Extreme temperatures, both cold and hot, bring greater mortality risk to people living in China’s rural communities than in urban areas, according to a recent study published in the journal Environmental Health Perspectives. The disparity between urban and rural mortality risk was found across the entire population, but was greater for women than men, and for people over 65.
“These findings go against the general assumption that urban residents are at a higher risk due to the urban heat island effect, which raises temperatures in cities compared to surrounding areas,” says IIASA researcher Stefan Hochrainer-Stigler, a coauthor on the study which was led by 2016 Young Scientists Summer Program (YSSP) participant Kejia Hu in collaboration with other researchers in China and at IIASA.
“Risk is composed of three key elements — hazard, exposure and vulnerability,” says IIASA researcher Wei Liu, another study co-author.” While urban heat waves can mean a higher hazard level, urban populations often have less outdoor working time and better housing, perhaps with air conditioning, which reduces their exposure. They also have better access to public health support, which reduces vulnerability.
It is well-known that extreme heat and cold cause deaths. Temperature extremes can lead to both direct mortality from exposure, as well as exacerbate other ailments including heart and respiratory conditions. However, most previous studies on this topic have focused on developed countries, and very few have differentiated between urban and rural populations either in terms of temperature data or population exposure.
In the new analysis, the researchers used detailed weather, air pollution, population density, and mortality data from the province from 2009 to 2015 to estimate the numbers of urban and rural deaths attributable to hot and cold temperatures.
The new findings suggest that by leaving out important differences between rural and urban areas and populations, previous studies may have underestimated the overall impact of extreme temperatures on population mortality.

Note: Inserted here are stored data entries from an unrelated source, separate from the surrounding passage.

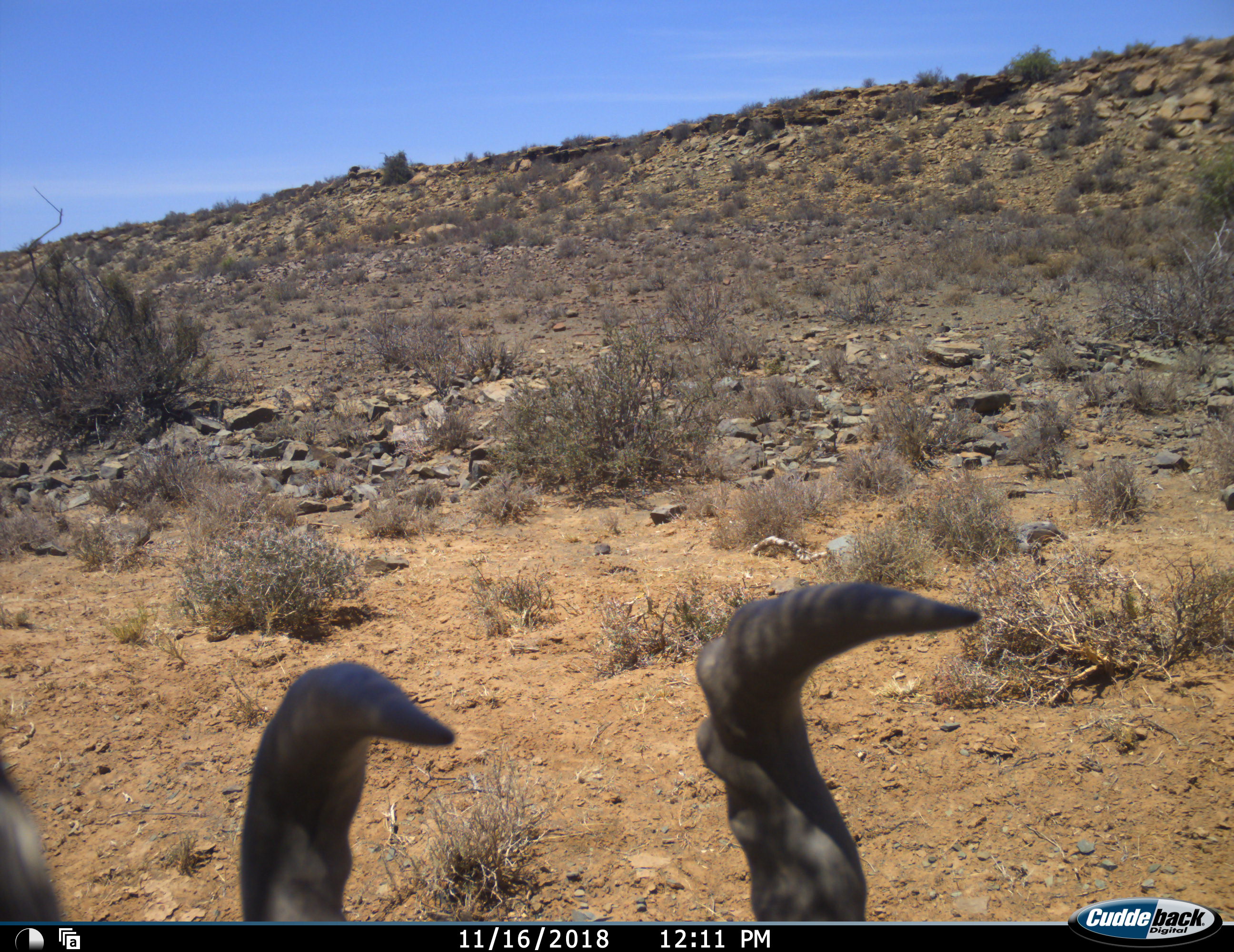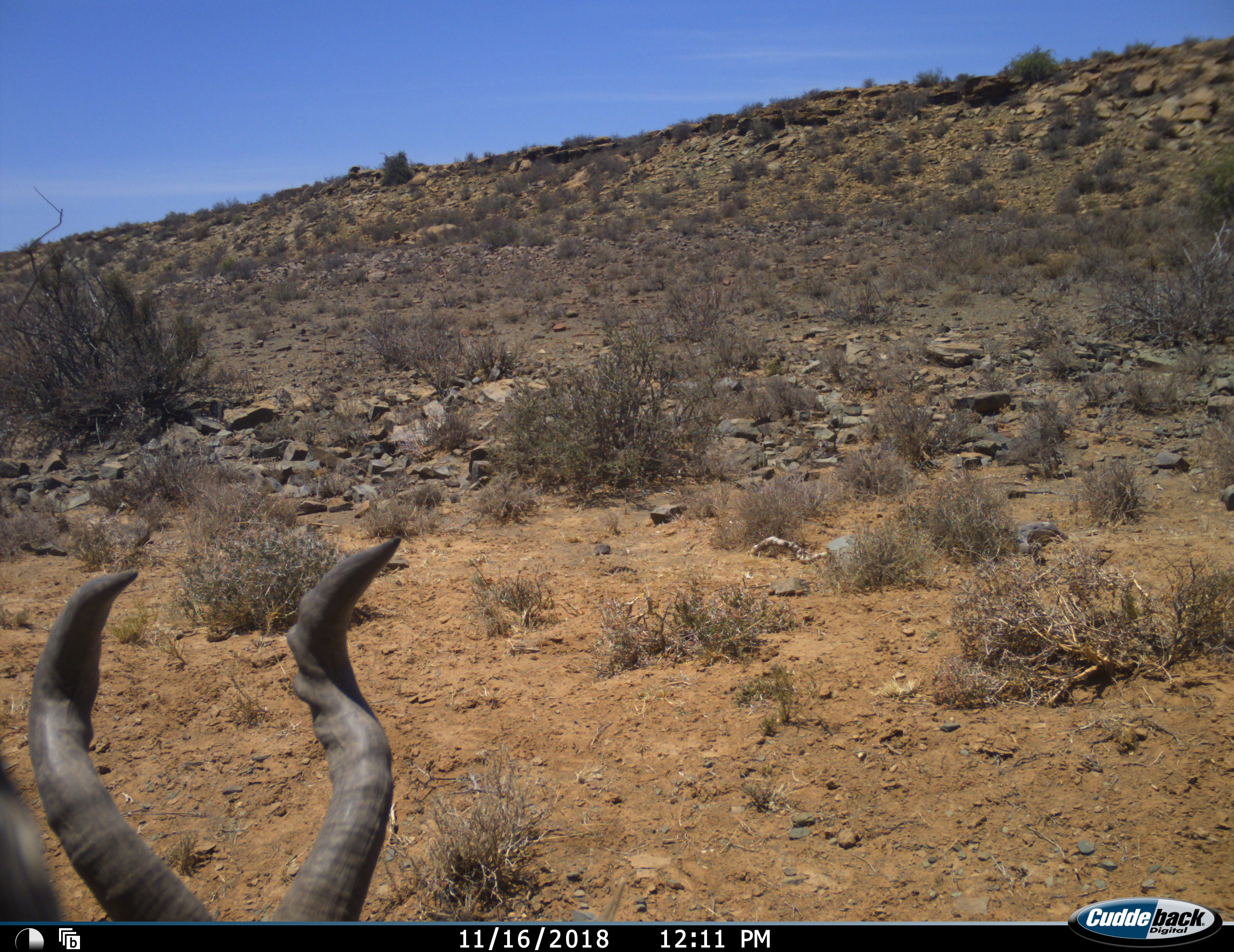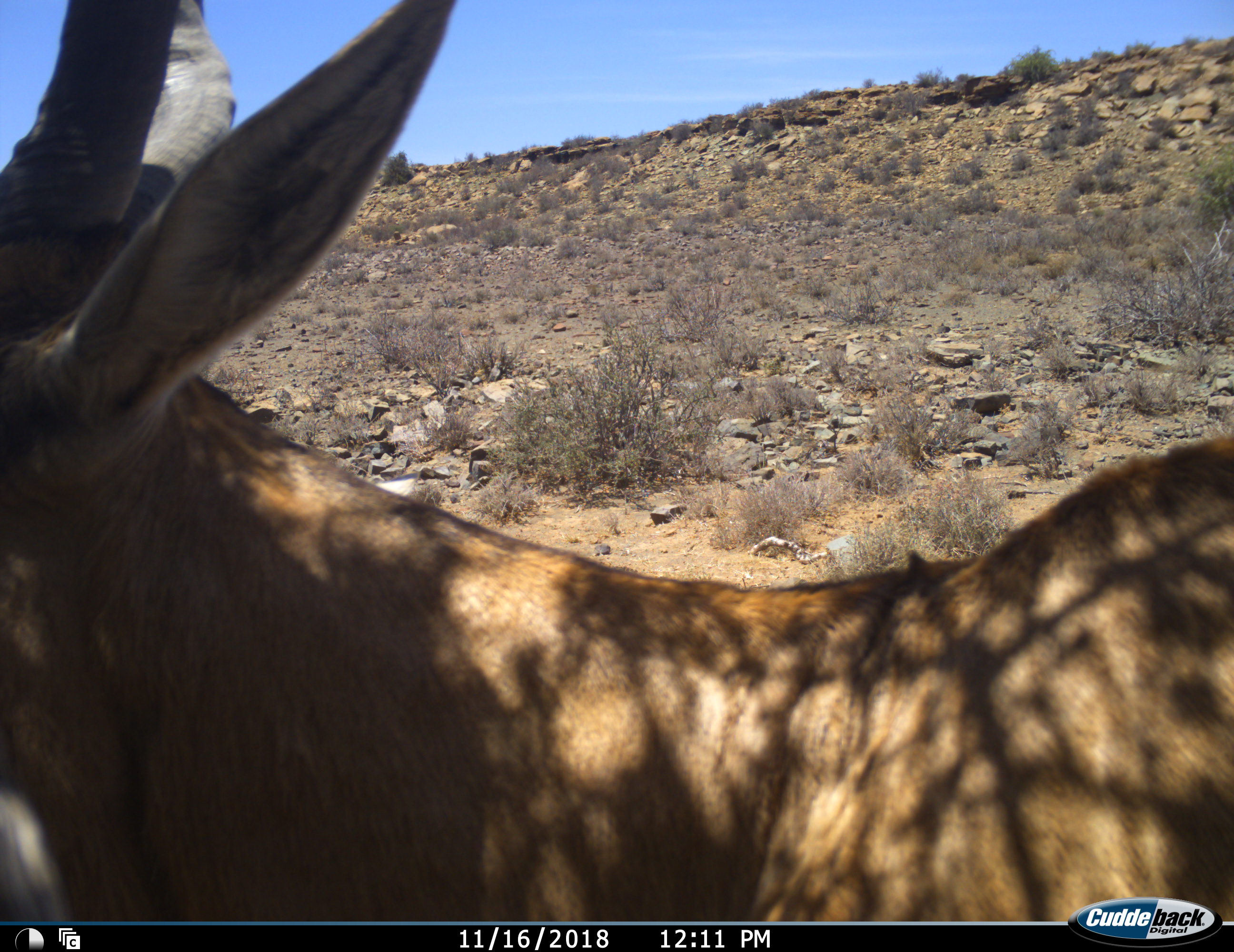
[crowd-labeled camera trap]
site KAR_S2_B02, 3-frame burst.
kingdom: Animalia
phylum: Chordata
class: Mammalia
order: Artiodactyla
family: Bovidae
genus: Alcelaphus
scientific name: Alcelaphus buselaphus caama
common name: red hartebeest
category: hartebeestred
Hartebeestred (red hartebeest) (Alcelaphus buselaphus caama), count 1. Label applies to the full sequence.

“This is the first study conducted in a developing country that finds an urban-rural disparity in both heat and cold mortality risks. Importantly, we found that mortality risks (associated with both cold and hot temperatures were higher in rural areas than urban areas, for all types of diseases, people aged older than 65 years and both sex groups,” says Hochrainer-Stigler.
The researchers say their findings have important implications for policy, particularly in developing countries. Investments in healthcare in rural areas could help reduce vulnerability, and targeted measures to ensure people can heat and cool their homes could help reduce exposure.
“While fast urbanization is taking place, in the developing world there is still a large percentage of population living in rural areas,” says Liu. “These people are more likely to be working long days outdoors and also to have poor public health system coverage. Both these factors lead to greater vulnerability.”